Mountain in Chiang Mai province, Thailand

Mon Jam, also spelt Mon Cham (Thai: ม่อนแจ่ม), is a scenic highland destination located in the northern region of Thailand. Originally established to help local Hmong villagers cultivate profitable crops instead of opium, it has grown into a major destination known for its scenic flower gardens, panoramic mountain views, and cool climate.

==Location==
Mon Jam is located approximately 40 kilometers from the city of Chiang Mai on a ridge in the Nong Hoi (Hmong Village) village. It sits at an altitude of about 1,350 meters (4,430 feet) above sea level. Mon Jam lies on the same mountain ridge as Mon Long (also known as Doi Kwam Long), which is the highest point in Mae Rim District at about 1,450 metres above sea level. The Mon Jam area was later developed as a tourist destination accessible by road from Mae Rim, while Mon Long remains a nearby natural summit.

==History==
Before it became Mon Jam, the area was a ruined forest that Hmong hill tribe villagers used for slash-and-burn farming and growing opium. King Bhumibol Adulyadej (Rama IX) started the Nong Hoi Royal Project in 1984 to solve these problems by encouraging the growing of other cash crops. The project brought in temperate-zone fruits, vegetables, and flowers, which gave the local communities a steady source of income. By the end of 2009, the area was developed into a tourist attraction. The mountain ridge was renamed "Mon Jam" to correspond with Mon Long (ม่อนล่อง), the highest point in Mae Rim District at an elevation of 1,450 meters, located nearby.

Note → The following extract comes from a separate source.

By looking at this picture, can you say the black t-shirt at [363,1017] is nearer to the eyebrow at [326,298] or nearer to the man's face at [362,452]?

Mon Jam's popularity has grown so quickly that it has caused many problems with business and the environment. Since the late 2010s, there have been many resorts, restaurants, and other tourist facilities. Many of these were supposedly built illegally on protected forest land and agricultural zones without the right permits. The Thai government, including the Department of National Parks, Wildlife and Plant Conservation and local forestry officials, has done a lot of inspections and taken legal action against people who are illegally taking over land. Several resorts have been told to tear down because they are too close to the Mae Sa forest reserve.